> [PROVIDED DATA]
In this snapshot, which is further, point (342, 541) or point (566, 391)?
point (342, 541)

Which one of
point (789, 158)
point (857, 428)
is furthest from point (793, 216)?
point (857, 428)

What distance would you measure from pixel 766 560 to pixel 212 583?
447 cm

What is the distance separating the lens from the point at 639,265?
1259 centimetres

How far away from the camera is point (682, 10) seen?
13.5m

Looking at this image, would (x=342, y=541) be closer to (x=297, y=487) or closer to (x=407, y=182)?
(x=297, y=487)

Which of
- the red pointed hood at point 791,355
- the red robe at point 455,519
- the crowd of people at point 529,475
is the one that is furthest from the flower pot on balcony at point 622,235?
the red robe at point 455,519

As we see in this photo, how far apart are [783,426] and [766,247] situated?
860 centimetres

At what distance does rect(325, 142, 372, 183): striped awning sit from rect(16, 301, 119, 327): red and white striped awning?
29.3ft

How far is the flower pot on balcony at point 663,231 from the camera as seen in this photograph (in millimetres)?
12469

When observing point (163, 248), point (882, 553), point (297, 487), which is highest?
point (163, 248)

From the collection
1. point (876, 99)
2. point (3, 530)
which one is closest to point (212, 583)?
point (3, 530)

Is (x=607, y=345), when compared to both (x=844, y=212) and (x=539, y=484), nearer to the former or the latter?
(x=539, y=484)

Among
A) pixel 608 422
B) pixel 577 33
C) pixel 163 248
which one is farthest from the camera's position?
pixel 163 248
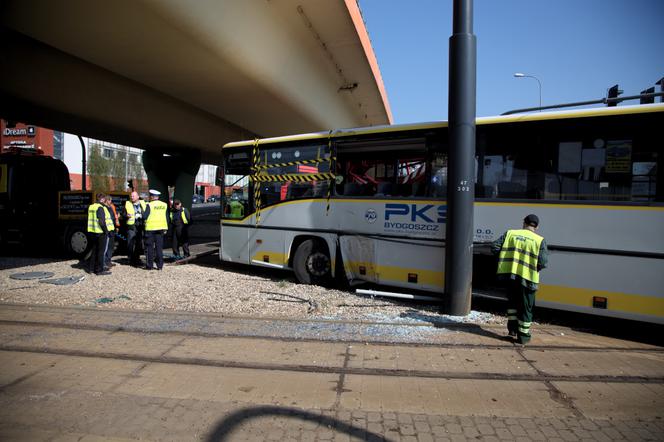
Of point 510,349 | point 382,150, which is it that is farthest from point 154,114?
point 510,349

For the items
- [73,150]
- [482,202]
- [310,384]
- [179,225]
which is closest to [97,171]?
[73,150]

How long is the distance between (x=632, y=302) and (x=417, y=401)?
370 cm

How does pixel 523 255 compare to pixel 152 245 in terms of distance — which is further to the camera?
pixel 152 245

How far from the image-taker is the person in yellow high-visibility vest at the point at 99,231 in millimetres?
9586

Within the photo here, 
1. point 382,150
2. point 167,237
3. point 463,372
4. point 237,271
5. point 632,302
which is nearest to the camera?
point 463,372

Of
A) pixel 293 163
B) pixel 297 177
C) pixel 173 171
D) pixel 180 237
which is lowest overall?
pixel 180 237

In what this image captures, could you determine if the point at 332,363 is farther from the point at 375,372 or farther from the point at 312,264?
the point at 312,264

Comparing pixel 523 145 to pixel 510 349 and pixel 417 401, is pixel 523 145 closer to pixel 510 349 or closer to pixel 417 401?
pixel 510 349

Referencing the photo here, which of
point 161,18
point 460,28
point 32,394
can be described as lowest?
point 32,394

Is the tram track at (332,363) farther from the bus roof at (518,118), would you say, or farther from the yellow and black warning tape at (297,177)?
the yellow and black warning tape at (297,177)

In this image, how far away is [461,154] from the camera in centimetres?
650

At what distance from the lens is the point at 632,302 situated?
18.7 feet

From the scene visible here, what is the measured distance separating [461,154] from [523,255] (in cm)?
187

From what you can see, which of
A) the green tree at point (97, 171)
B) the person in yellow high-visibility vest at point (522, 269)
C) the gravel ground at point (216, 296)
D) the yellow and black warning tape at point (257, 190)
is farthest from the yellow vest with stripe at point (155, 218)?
the green tree at point (97, 171)
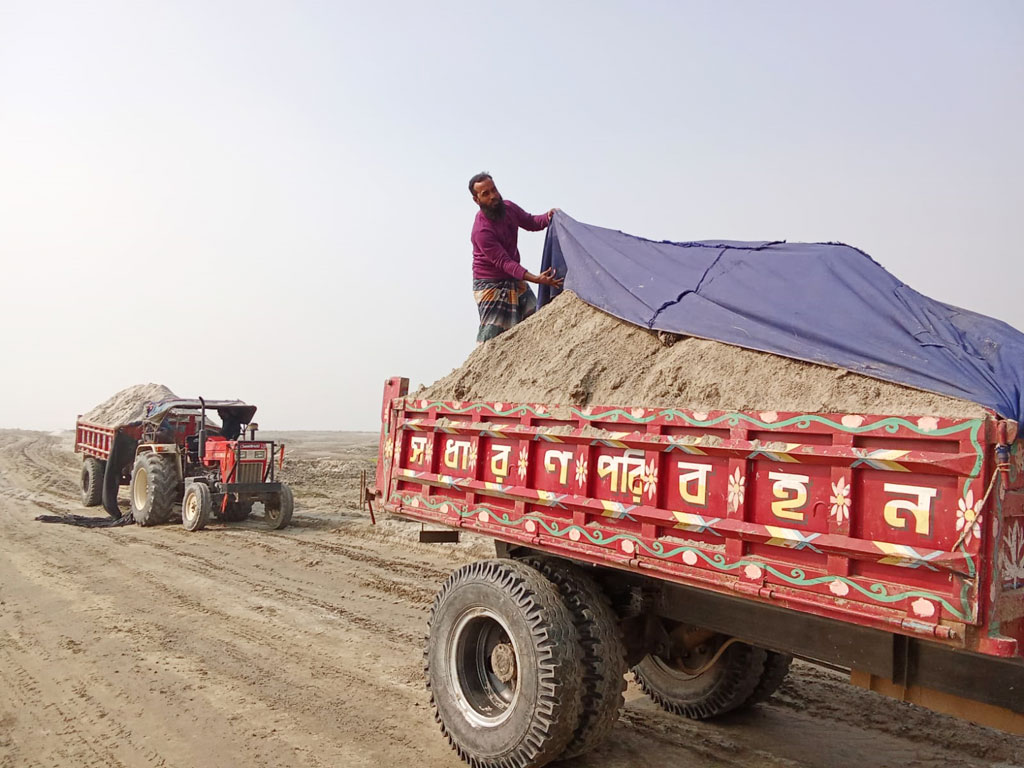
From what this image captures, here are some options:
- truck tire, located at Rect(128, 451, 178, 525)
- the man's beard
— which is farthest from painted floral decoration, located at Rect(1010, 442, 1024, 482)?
truck tire, located at Rect(128, 451, 178, 525)

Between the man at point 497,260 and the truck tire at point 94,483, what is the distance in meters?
12.4

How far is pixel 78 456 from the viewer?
27.6m

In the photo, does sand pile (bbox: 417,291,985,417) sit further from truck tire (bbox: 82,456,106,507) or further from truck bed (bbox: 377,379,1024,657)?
truck tire (bbox: 82,456,106,507)

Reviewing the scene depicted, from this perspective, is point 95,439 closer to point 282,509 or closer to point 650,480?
point 282,509

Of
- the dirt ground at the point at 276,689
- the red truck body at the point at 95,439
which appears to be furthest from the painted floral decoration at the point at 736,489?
the red truck body at the point at 95,439

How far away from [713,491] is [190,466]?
1196cm

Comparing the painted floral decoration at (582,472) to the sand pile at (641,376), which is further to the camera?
the painted floral decoration at (582,472)

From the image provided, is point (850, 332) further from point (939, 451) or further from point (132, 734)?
point (132, 734)

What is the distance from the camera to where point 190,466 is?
512 inches

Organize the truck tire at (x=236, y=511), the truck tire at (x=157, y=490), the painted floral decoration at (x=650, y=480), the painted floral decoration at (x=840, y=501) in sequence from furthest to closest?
the truck tire at (x=236, y=511)
the truck tire at (x=157, y=490)
the painted floral decoration at (x=650, y=480)
the painted floral decoration at (x=840, y=501)

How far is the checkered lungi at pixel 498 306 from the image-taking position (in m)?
5.36

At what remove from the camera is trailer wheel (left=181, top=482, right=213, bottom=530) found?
37.8 feet

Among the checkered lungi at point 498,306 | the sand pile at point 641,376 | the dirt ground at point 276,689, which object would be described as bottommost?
the dirt ground at point 276,689

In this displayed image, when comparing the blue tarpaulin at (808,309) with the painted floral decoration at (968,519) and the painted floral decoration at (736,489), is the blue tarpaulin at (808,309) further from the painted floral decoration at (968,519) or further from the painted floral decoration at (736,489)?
the painted floral decoration at (736,489)
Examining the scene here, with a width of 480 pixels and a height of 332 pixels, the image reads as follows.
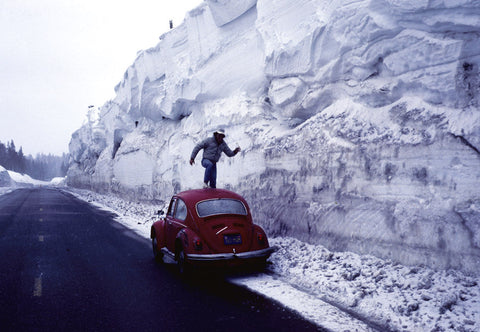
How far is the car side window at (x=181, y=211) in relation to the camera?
22.9 ft

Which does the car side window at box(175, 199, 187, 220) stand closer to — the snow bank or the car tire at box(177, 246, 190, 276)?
the car tire at box(177, 246, 190, 276)

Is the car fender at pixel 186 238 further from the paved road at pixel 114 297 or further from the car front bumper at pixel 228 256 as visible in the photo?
the paved road at pixel 114 297

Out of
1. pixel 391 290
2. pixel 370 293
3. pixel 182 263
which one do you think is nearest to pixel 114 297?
pixel 182 263

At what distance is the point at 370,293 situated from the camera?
5.05m

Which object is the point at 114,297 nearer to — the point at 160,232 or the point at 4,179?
the point at 160,232

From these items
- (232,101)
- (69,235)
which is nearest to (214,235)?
(69,235)

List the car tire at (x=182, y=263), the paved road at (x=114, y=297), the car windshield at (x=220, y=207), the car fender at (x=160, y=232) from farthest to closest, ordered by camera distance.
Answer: the car fender at (x=160, y=232), the car windshield at (x=220, y=207), the car tire at (x=182, y=263), the paved road at (x=114, y=297)

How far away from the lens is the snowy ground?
4.18 meters

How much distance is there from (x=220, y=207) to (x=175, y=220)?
3.56 feet

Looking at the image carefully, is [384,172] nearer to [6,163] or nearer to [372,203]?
[372,203]

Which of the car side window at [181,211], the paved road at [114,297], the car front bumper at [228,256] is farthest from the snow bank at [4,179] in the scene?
the car front bumper at [228,256]

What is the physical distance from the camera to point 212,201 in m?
6.88

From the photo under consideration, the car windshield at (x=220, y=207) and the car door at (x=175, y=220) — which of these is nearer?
the car windshield at (x=220, y=207)

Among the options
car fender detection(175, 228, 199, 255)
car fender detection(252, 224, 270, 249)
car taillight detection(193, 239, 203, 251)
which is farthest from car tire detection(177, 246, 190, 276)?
car fender detection(252, 224, 270, 249)
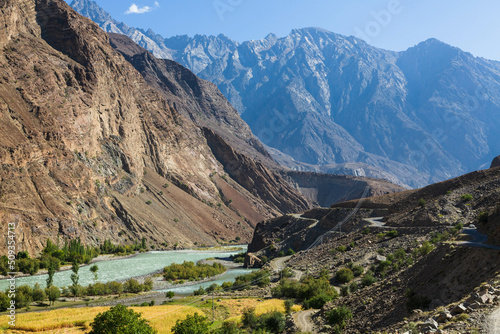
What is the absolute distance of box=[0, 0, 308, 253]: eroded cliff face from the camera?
9256 centimetres

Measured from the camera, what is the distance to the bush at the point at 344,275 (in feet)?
140

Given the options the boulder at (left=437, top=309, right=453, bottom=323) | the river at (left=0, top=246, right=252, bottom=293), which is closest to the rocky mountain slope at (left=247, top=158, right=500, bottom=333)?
the boulder at (left=437, top=309, right=453, bottom=323)

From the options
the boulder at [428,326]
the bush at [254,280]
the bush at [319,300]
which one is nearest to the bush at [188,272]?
the bush at [254,280]

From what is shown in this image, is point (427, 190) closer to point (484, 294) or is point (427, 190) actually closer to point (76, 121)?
point (484, 294)

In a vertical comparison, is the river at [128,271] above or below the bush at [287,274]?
below

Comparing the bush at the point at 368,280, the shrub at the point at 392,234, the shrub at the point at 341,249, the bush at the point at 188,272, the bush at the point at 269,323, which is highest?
the shrub at the point at 392,234

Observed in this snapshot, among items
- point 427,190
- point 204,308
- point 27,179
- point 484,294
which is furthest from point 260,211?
point 484,294

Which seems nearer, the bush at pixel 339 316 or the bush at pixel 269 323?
the bush at pixel 339 316

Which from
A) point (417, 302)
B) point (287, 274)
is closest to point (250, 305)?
point (287, 274)

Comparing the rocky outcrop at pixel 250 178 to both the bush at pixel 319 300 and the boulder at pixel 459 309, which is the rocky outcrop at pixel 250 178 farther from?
the boulder at pixel 459 309

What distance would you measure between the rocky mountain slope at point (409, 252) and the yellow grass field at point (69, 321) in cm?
1519

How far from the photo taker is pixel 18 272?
7038 centimetres

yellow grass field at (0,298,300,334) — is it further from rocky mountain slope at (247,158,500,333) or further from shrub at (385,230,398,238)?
shrub at (385,230,398,238)

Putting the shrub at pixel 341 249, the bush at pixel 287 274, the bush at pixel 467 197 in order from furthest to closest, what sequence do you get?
the shrub at pixel 341 249 → the bush at pixel 287 274 → the bush at pixel 467 197
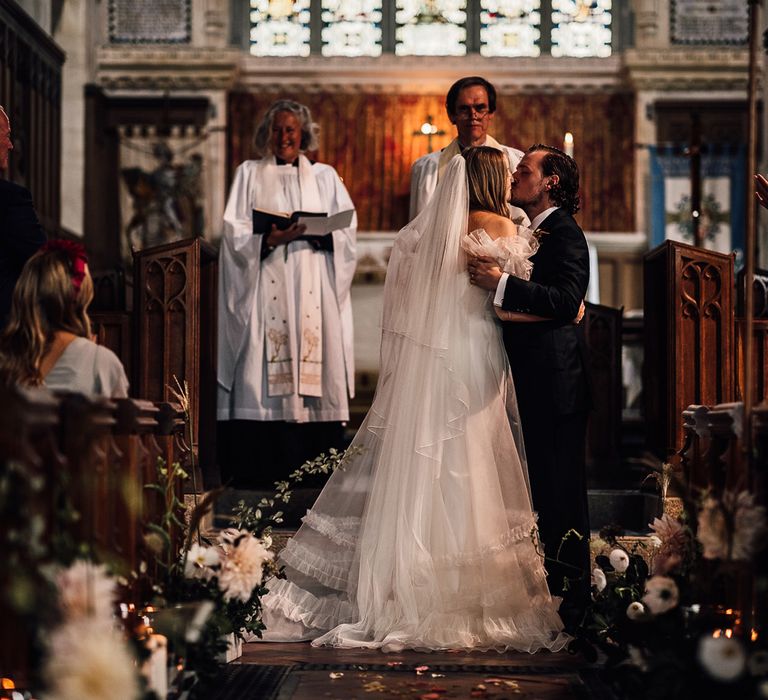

> [TASK TO COMPLETE]
Please rewrite the entries from the start through the line containing "860 centimetres", replacing "furthest" with "farthest" and leaving everything else unchanged.

> [COMPLETE RESPONSE]
In this snapshot, which is further, point (342, 541) or point (566, 391)?
point (342, 541)

Which one of
point (789, 158)
point (857, 428)
is farthest from point (793, 216)?
point (857, 428)

What distance would you measure from pixel 766 560 to pixel 212 583?
447 cm

What is the distance separating the lens from the point at 639,265?
1259 centimetres

How far away from the camera is point (682, 10) seen?
13.5m

Looking at this image, would (x=342, y=541) be closer to (x=297, y=487) or closer to (x=407, y=182)?
(x=297, y=487)

Which of
- the red pointed hood at point 791,355
- the red robe at point 455,519
- the crowd of people at point 529,475
is the one that is farthest from the flower pot on balcony at point 622,235?
the red robe at point 455,519

As we see in this photo, how far apart are [783,426] and [766,247] situated?
860 centimetres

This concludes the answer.